The Trump administration’s ban on transgender people serving openly in the military is set to start on April 12, unless the president has a change of heart. The only thing left is the wait, preparation and anxiety among service members who will be affected.

On March 26, a three-judge panel on the D.C. Circuit Court lifted the last of four injunctions that had stopped the ban.

Two days later, the House of Representatives passed a nonbinding resolution formally condemning the Trump administration’s transgender military ban.
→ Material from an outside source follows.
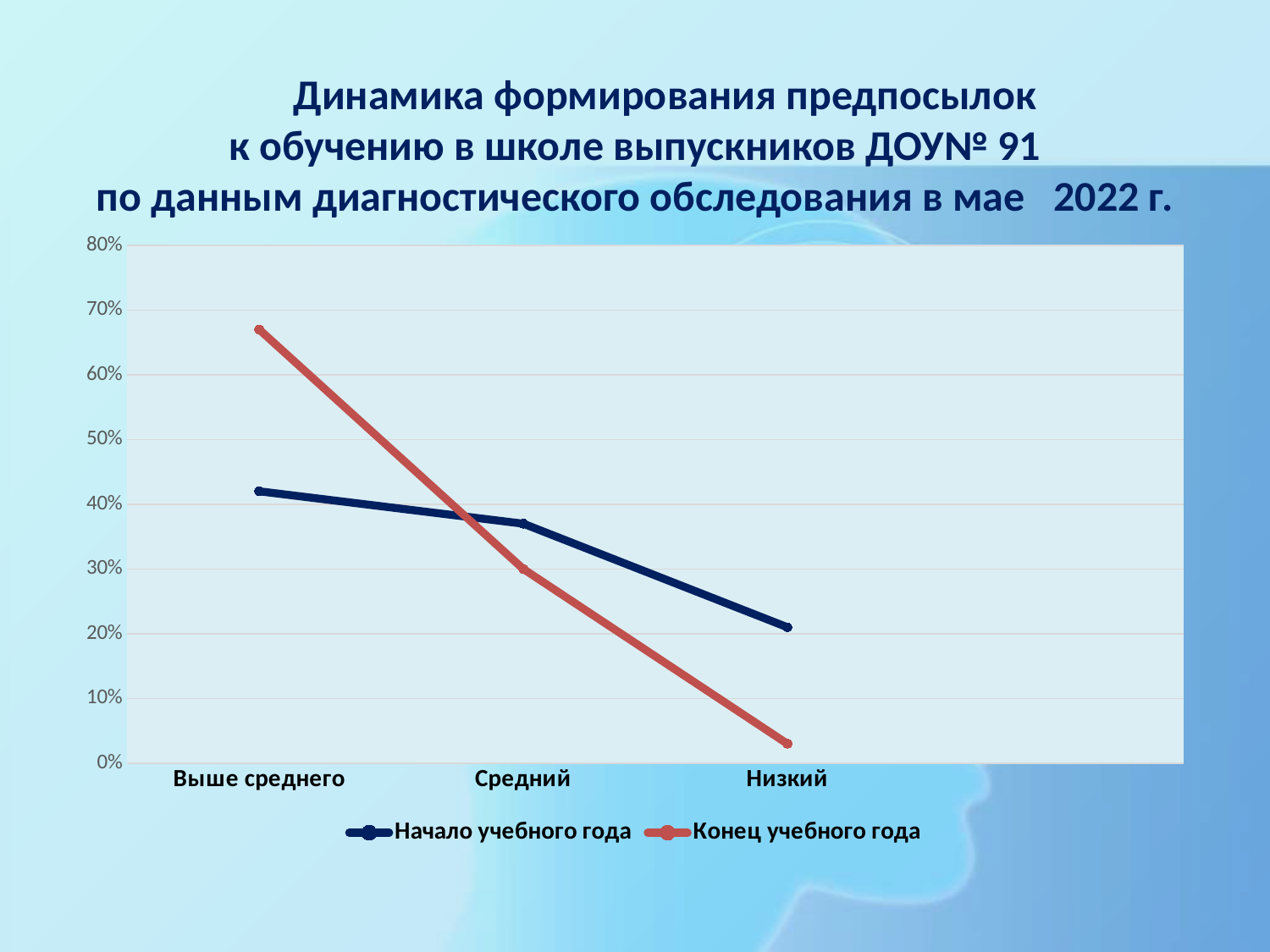
Which category has the lowest value for the series "Начало учебного года"? Низкий Is the value for "Низкий" in the series "Конец учебного года" greater or less than 10%? less Do the values of the series "Конец учебного года" rise or fall from "Выше среднего" to "Низкий"? fall Which category has the highest value for the series "Конец учебного года"? Выше среднего For the category "Низкий", which series has the larger value: "Начало учебного года" or "Конец учебного года"? Начало учебного года For the category "Выше среднего", which series has the larger value: "Начало учебного года" or "Конец учебного года"? Конец учебного года What kind of chart is shown on the slide? line chart Is the value for "Низкий" in the series "Начало учебного года" greater or less than 30%? less Is the value for "Выше среднего" in the series "Конец учебного года" greater or less than 60%? greater How many categories are shown on the x axis? 3 How many series does the legend list? 2 What colour is the line for the series "Конец учебного года"? red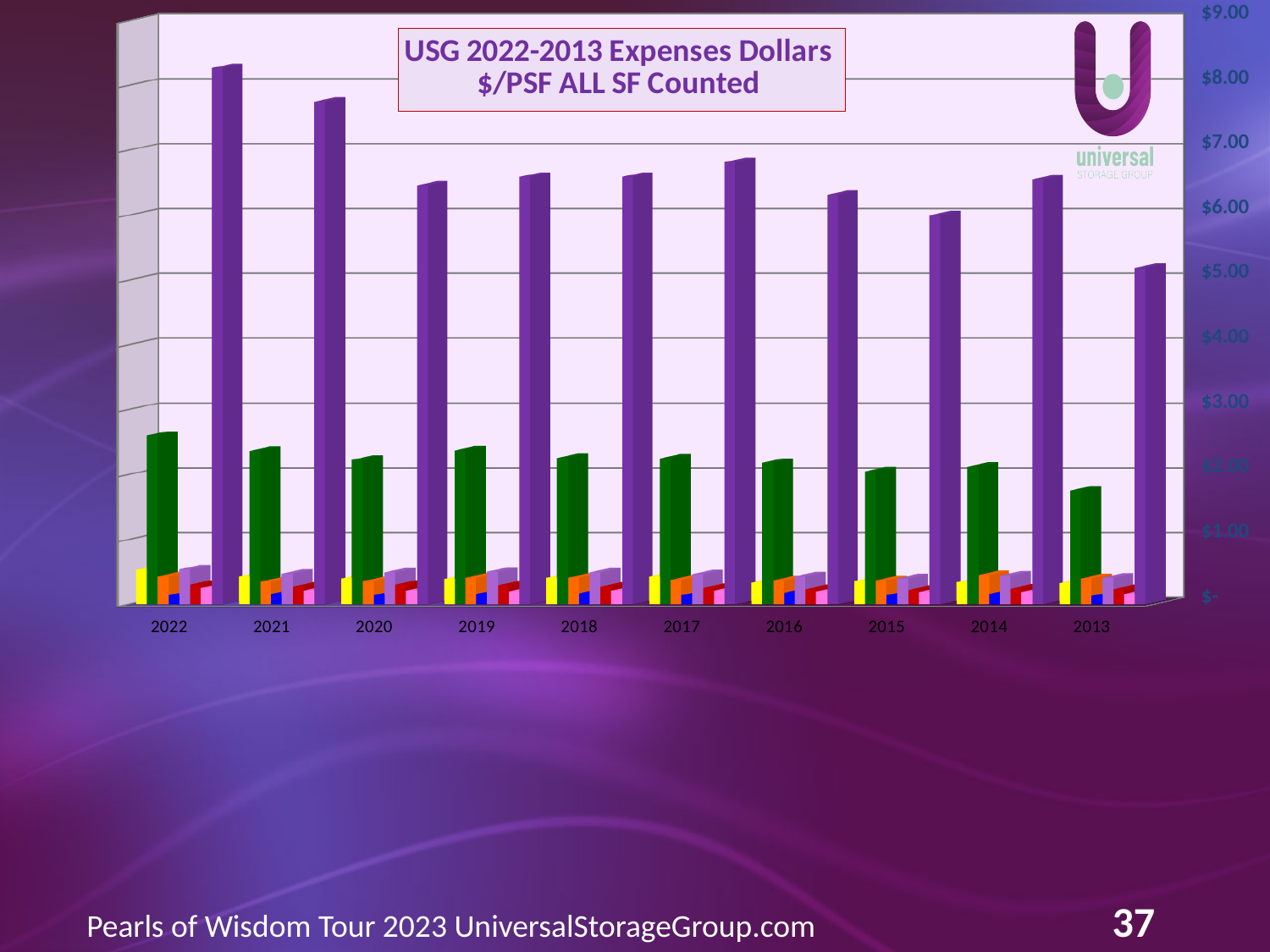
How many years are shown along the x axis of the chart? 10 What is the title of the chart? USG 2022-2013 Expenses Dollars $/PSF ALL SF Counted What is the highest value shown on the chart's vertical axis? $9.00 Which year has the larger tall dark purple bar, 2022 or 2021? 2022 In which year is the green bar the highest? 2022 In which year is the tall dark purple bar the lowest? 2013 What kind of chart is shown on the slide? bar chart In which year is the tall dark purple bar the highest? 2022 Is the green bar for 2013 greater or less than $2.00? less Is the tall dark purple bar for 2021 greater or less than $7.00? greater Is the tall dark purple bar for 2022 greater or less than $8.00? greater In which year is the green bar the lowest? 2013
The vote was 238-185. Every Democrat backed the measure, but only five Republicans did. Bucks County Rep. Brian Fitzpatrick was among them.

DOJ Pride, a group representing the Department of Justice’s LGBTQ employees and contractors, has delivered a letter to U.S. Attorney General William Barr about the “declining morale” of, and outright discrimination against, LGBTQ workers.

The group cited two main concerns: the lack of a DOJ-issued Equal Employment Opportunity statement, and the results of an October 2018 survey that showed only 31 percent of respondents felt the department valued its LGBTQ employees.

First. Black. Lesbian. Mayor. Of. A. Major. U.S. City.

It is difficult to overstate the historic nature of Lori Lightfoot’s landslide victory to become the next mayor of Chicago. In a runoff that pitted two black Democratic women progressives against each other, Lightfoot’s win puts her not only in one of the highest-profile positions for a black woman, but also makes her one of the highest-placed LGBTQ people in U.S. politics.

As the Equality Act fails to move forward in Congress yet again, a new Pew Research study and a new Gallup poll show that a majority of Americans don’t think LGBT people face discrimination. Among young adults, the demographic traditionally most supportive of LGBT rights, perceptions of discrimination against gay and lesbian people dropped by 16 points.